Syndergaard has been outright bad in one particular area that is starting to become a problem in this new, speedier league. Moreover, it is a known problem that Syndergaard has been absolutely terrible at holding runners on during his career. For his career, prior to the start of the season, would-be base stealers have been successful 169 out of 190 times, which is an 89% success rate.

Prior to the start of this season, the League average for a base-stealer is 73%.

To the Dodgers’ credit, they knew about this problem and at least planned to address the problem during Spring Training. Dave Roberts on February 24, 2023:

“We’re watching it. With Noah, right now he’s really trying to focus on some things mechanically that he wants to kind of get that foundation. But, the fact is he’s got to continue to get better at holding runners.

“How do we do that? There’s varying times, there’s increasing delivery times to the plate, because at some point giving up 90 feet isn’t going to be helpful for a guy that can put the ball on the ground and potentially get a double play.

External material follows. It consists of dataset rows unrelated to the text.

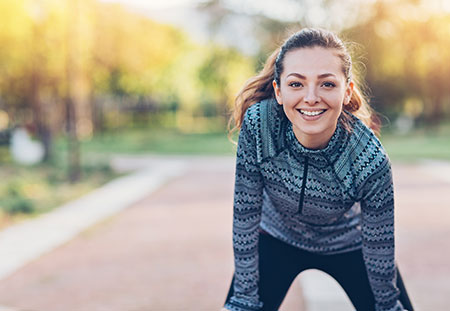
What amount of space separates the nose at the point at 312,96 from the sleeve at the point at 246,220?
259mm

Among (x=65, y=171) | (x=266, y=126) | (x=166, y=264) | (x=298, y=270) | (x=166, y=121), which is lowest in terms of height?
(x=166, y=121)

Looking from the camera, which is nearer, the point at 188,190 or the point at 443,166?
the point at 188,190

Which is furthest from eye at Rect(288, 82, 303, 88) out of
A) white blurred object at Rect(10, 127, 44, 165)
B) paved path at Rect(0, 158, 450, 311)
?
white blurred object at Rect(10, 127, 44, 165)

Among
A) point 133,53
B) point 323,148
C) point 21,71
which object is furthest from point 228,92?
point 323,148

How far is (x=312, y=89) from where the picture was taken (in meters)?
1.89

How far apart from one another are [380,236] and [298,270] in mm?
414

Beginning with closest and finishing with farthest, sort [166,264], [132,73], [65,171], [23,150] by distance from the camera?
1. [166,264]
2. [65,171]
3. [23,150]
4. [132,73]

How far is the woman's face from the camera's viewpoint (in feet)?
6.19

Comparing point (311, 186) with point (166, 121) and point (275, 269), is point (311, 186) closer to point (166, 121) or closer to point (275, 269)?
point (275, 269)

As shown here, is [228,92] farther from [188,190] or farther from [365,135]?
[365,135]

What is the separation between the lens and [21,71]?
13766 mm

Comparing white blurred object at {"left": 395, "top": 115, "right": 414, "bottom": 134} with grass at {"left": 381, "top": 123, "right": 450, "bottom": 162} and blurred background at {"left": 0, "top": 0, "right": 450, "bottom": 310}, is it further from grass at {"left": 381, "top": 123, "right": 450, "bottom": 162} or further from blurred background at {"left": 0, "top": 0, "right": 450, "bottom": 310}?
grass at {"left": 381, "top": 123, "right": 450, "bottom": 162}

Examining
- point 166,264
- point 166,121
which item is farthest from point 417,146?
Answer: point 166,121

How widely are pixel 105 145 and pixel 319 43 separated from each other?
19787 millimetres
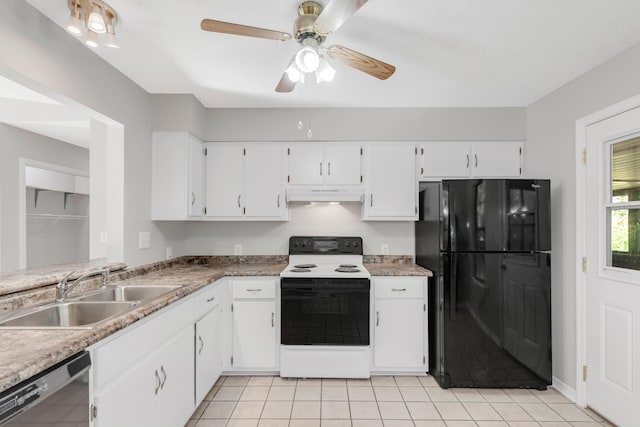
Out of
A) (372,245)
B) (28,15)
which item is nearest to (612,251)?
(372,245)

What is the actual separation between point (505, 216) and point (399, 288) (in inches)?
38.4

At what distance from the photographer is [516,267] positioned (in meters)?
2.41

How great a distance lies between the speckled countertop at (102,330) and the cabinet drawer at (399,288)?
7cm

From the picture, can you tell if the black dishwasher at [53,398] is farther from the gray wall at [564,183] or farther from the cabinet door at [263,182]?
the gray wall at [564,183]

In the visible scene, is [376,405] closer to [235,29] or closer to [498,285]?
[498,285]

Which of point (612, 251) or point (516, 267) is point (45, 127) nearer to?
point (516, 267)

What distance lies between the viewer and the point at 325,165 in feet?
9.71

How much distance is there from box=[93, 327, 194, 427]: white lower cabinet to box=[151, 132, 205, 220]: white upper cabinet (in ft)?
3.52

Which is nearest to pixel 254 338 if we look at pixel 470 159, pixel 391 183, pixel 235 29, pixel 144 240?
pixel 144 240

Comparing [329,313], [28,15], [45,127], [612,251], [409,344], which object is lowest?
[409,344]

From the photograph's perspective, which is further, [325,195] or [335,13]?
[325,195]

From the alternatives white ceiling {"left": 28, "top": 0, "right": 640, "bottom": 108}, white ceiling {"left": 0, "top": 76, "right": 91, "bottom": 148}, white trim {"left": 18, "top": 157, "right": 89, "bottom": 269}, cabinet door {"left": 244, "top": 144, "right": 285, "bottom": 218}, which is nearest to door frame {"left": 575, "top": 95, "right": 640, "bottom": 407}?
white ceiling {"left": 28, "top": 0, "right": 640, "bottom": 108}

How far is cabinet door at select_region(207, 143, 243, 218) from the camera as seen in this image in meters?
2.97

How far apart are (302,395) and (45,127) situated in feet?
9.80
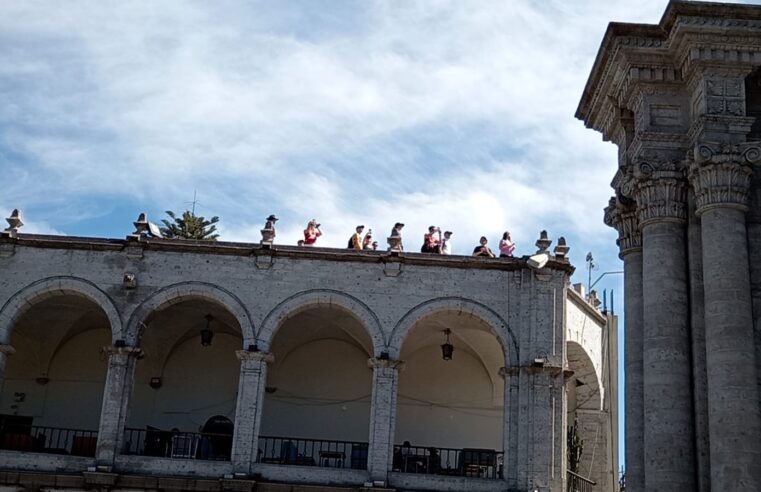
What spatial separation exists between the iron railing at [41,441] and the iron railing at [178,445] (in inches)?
37.6

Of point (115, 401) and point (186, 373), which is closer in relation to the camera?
point (115, 401)

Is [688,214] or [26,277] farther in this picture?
[26,277]

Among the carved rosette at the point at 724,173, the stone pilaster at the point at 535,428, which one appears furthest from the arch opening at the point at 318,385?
the carved rosette at the point at 724,173

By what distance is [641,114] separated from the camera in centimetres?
1457

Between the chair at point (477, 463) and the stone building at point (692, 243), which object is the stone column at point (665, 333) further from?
the chair at point (477, 463)

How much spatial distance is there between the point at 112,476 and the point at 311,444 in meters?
6.33

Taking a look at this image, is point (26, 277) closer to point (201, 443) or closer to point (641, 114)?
point (201, 443)

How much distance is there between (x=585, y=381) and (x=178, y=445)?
1132cm

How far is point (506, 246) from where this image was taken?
27.8m

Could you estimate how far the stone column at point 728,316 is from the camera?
12273 mm

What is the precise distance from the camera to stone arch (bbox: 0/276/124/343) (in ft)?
87.2

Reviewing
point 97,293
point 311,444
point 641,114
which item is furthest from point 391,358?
point 641,114

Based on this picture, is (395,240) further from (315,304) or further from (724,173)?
(724,173)

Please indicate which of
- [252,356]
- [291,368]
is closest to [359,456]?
[291,368]
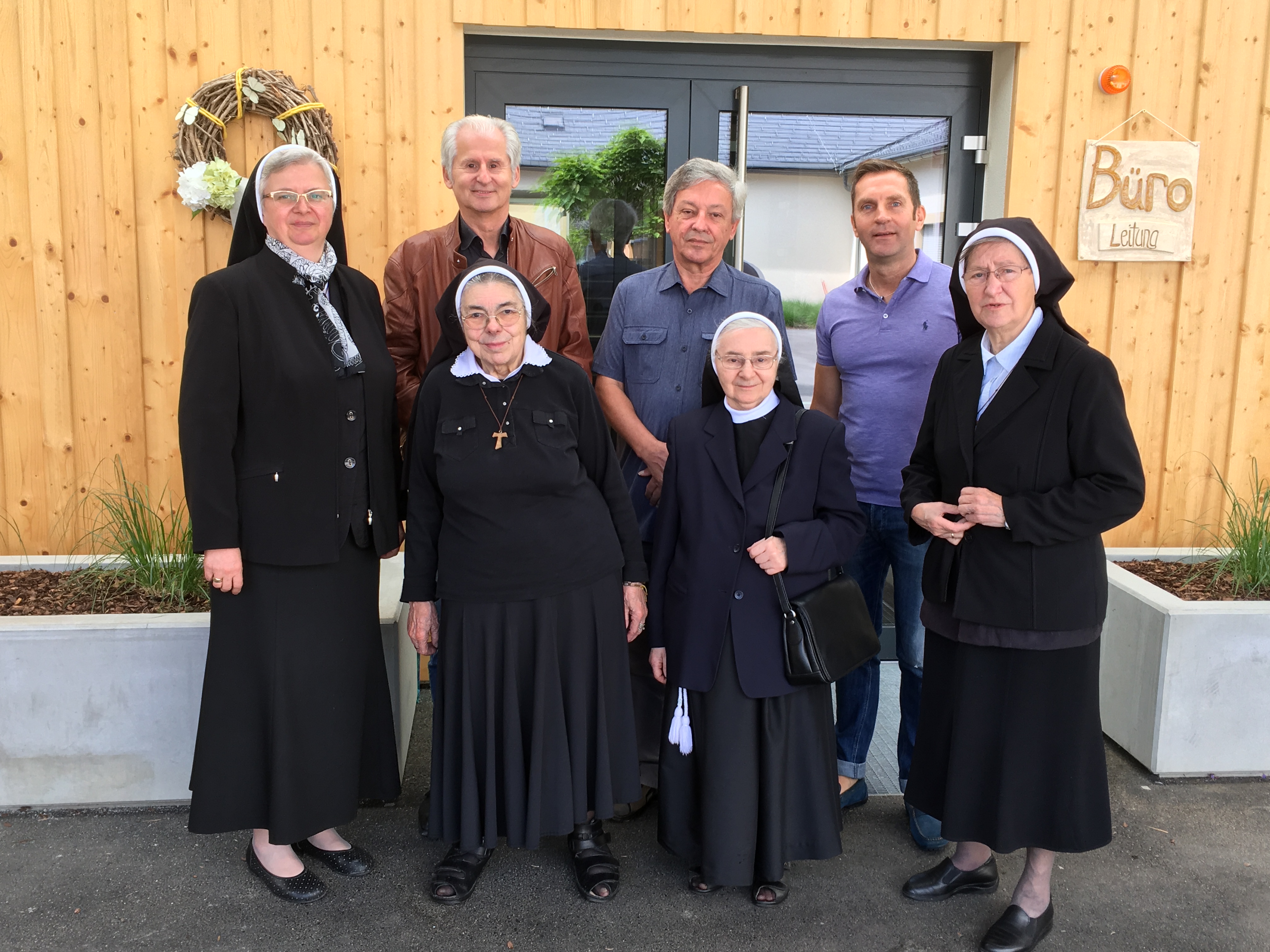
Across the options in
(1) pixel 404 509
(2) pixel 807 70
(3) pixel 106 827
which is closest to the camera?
(1) pixel 404 509

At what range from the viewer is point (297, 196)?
8.20ft

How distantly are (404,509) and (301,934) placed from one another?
112cm

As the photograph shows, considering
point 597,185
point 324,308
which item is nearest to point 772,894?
point 324,308

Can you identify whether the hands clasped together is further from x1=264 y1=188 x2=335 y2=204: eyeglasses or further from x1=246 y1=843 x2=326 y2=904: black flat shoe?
x1=246 y1=843 x2=326 y2=904: black flat shoe

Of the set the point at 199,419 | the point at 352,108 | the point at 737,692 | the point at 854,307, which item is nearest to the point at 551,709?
the point at 737,692

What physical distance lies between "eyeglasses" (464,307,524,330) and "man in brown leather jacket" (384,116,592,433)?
0.50 metres

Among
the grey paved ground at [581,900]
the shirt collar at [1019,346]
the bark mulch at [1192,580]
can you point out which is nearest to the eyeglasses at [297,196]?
the shirt collar at [1019,346]

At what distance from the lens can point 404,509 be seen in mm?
2844

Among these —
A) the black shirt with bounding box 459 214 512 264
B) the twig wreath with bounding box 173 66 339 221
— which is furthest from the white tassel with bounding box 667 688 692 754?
the twig wreath with bounding box 173 66 339 221

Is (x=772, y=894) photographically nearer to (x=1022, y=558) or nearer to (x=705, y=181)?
(x=1022, y=558)

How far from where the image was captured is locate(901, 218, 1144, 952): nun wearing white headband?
2.29 m

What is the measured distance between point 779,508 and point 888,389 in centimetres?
66

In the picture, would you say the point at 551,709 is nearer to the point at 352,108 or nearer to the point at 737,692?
the point at 737,692

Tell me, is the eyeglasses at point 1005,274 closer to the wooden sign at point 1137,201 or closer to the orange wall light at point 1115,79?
the wooden sign at point 1137,201
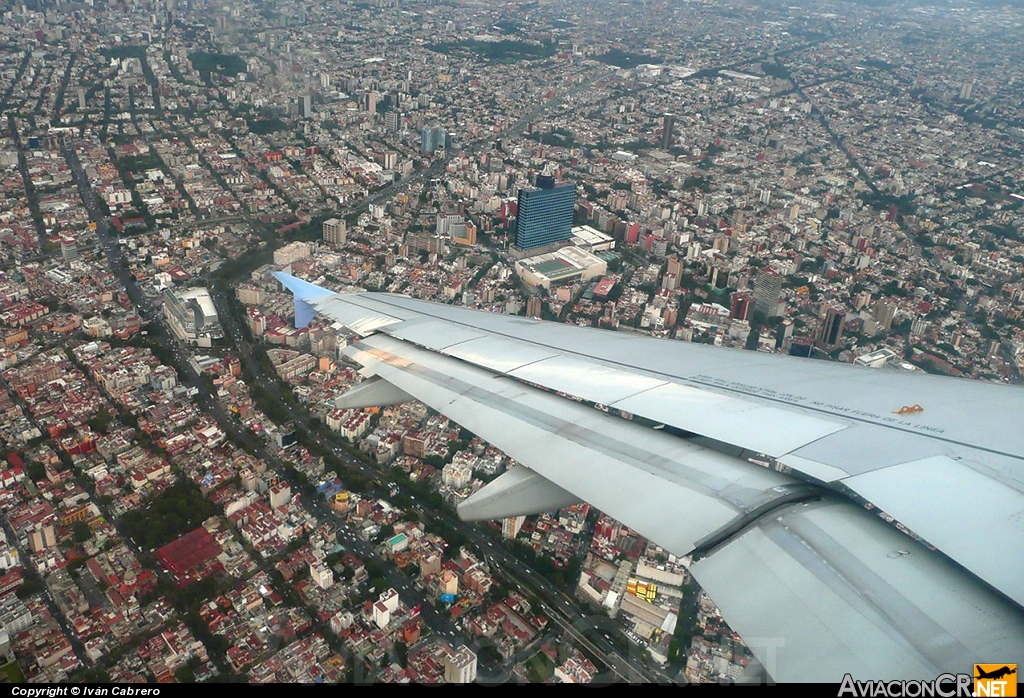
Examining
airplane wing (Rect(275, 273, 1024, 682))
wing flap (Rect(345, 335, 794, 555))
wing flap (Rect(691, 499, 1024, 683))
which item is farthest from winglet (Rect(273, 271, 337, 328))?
wing flap (Rect(691, 499, 1024, 683))

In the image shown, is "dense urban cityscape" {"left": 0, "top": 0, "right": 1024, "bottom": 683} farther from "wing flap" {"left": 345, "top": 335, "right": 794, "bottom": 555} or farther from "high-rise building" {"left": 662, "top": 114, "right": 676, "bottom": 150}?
"wing flap" {"left": 345, "top": 335, "right": 794, "bottom": 555}

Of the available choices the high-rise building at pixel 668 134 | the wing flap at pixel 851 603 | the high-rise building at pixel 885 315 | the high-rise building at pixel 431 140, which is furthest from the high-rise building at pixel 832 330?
the high-rise building at pixel 431 140

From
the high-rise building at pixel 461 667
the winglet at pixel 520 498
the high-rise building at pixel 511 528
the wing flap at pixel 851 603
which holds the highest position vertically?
the wing flap at pixel 851 603

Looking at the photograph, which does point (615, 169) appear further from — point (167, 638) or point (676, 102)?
point (167, 638)

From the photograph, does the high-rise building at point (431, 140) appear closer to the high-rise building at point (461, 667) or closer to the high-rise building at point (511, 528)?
the high-rise building at point (511, 528)

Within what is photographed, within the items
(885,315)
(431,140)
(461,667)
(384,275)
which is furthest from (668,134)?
(461,667)

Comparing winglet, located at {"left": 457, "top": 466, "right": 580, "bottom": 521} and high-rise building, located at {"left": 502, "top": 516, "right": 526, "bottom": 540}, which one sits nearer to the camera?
winglet, located at {"left": 457, "top": 466, "right": 580, "bottom": 521}
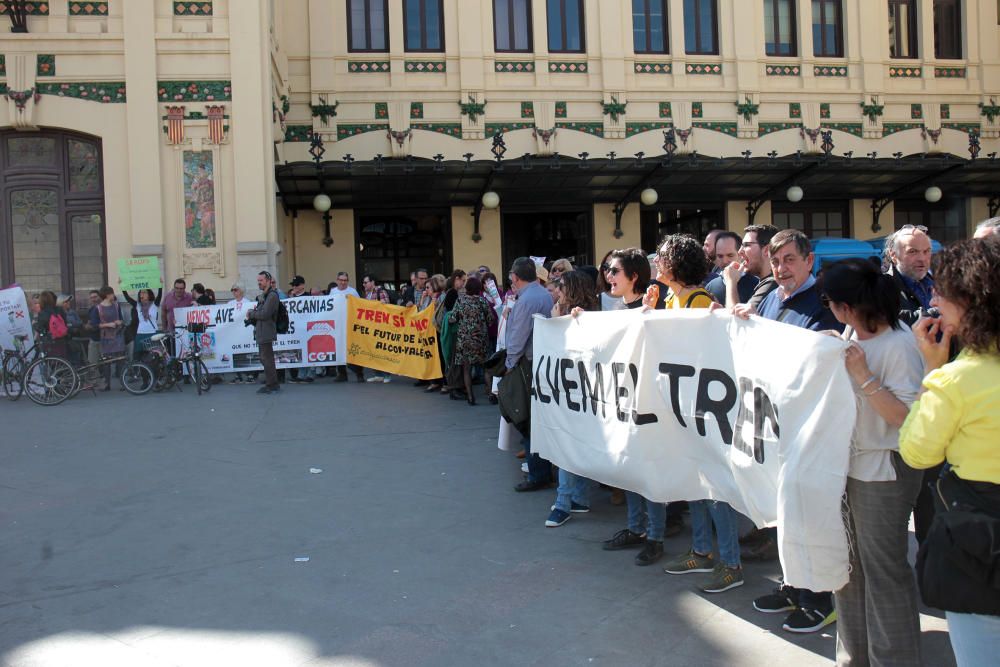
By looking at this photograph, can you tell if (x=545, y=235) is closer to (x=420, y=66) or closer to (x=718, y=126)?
(x=718, y=126)

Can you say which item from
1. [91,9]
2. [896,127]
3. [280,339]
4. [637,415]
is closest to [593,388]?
[637,415]

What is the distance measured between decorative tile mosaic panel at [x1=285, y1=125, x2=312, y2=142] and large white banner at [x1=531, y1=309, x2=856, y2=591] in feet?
47.7

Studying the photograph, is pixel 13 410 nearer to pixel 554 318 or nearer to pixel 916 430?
pixel 554 318

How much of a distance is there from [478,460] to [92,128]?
1271 centimetres

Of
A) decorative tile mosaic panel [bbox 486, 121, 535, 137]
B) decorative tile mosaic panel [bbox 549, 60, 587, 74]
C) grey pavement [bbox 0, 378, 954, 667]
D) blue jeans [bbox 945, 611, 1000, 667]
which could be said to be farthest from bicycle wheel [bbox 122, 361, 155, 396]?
blue jeans [bbox 945, 611, 1000, 667]

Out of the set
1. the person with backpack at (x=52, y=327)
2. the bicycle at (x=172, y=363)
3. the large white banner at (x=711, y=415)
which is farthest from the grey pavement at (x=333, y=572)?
the person with backpack at (x=52, y=327)

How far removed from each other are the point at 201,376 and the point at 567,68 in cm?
1165

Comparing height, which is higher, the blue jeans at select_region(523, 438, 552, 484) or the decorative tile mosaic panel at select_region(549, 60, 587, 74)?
the decorative tile mosaic panel at select_region(549, 60, 587, 74)

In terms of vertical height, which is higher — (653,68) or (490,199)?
(653,68)

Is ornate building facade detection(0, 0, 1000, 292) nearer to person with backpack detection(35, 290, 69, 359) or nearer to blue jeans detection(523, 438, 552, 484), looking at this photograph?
person with backpack detection(35, 290, 69, 359)

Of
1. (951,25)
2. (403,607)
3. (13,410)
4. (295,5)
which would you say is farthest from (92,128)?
(951,25)

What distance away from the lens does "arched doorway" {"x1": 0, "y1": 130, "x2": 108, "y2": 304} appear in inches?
681

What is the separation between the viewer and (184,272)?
54.9 feet

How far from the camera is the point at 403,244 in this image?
20.9 m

When watching Syndergaard, it is pretty clear, this issue magnifies his general ineffectiveness, as he leads the league in allowing stolen bases. From that point, the situation becomes a numbers game. More chances to score means it is more likely that opposing teams will score. We are about 25 games into this season, but I think we can safely call it.

The word is out; you can also run on these Dodgers, Syndergaard in particular.

Syndergaard allowed another stolen base after this tweet on Tuesday.

Two of the Dodgers’ five caught stealings are pickoffs. Of the three caught stealings actually thrown out by LA catchers, temporary fill-in Austin Wynns has two of them.

The Athletics have allowed the most stolen base attempts (35), catching eight, meaning 27 stolen bases allowed, including four against the Angels on Tuesday night. The Dodgers have 34 stolen base attempts against (catching five) meaning 29 stolen bases allowed. The worst offender is Syndergaard with nine stolen bases allowed, with Michael Grove (four), Caleb Ferguson, Shelby Miller, Julio Urías, and Alex Vesia (three each) in the top 33 in the National League of this statistic. Conversely, the Tigers have allowed eight stolen base attempts, catching one.

At the current trend, the Dodgers are on pace to have 230 stolen bases attempts against them this year, catching 34, meaning 196 stolen bases allowed. Conversely, the Tigers are on pace to have 59 stolen bases attempts against them with seven stolen bases allowed.

As with both trends discussed in this essay, I would be remiss to argue a trend from less than a month of play as an ironclad fact. By that logic, Cody Bellinger would have hit over .400 during the 2019 campaign (he did not). But just by watching the Dodgers, it seems likely that they will have to do what they did against the Pirates: out-slug them and any other speedster opponent.

How do the Dodgers fix this problem? I genuinely have no idea. Even if I did, I would not say, because one does not give one’s labor for free unless it is a hobby. But in all seriousness, while April 25th’s game was extremely entertaining in the King of MLB Ballparks, these 2023 Dodgers are starting to show something that their immediate predecessors did not: True Grit. This team kept fighting and had productive outs until they clawed back to win. Hopefully they keep that fight up.

If the Dodgers could start showing some emotion or look like they are having some fun (I’ll say it, the Dodgers’ longstanding victory formation is boring) or if the outfielders, other than Mookie Betts, can start reliably producing, then we might have ourselves a fun summer in 2023. But as of now, these final topics are discussions for another day.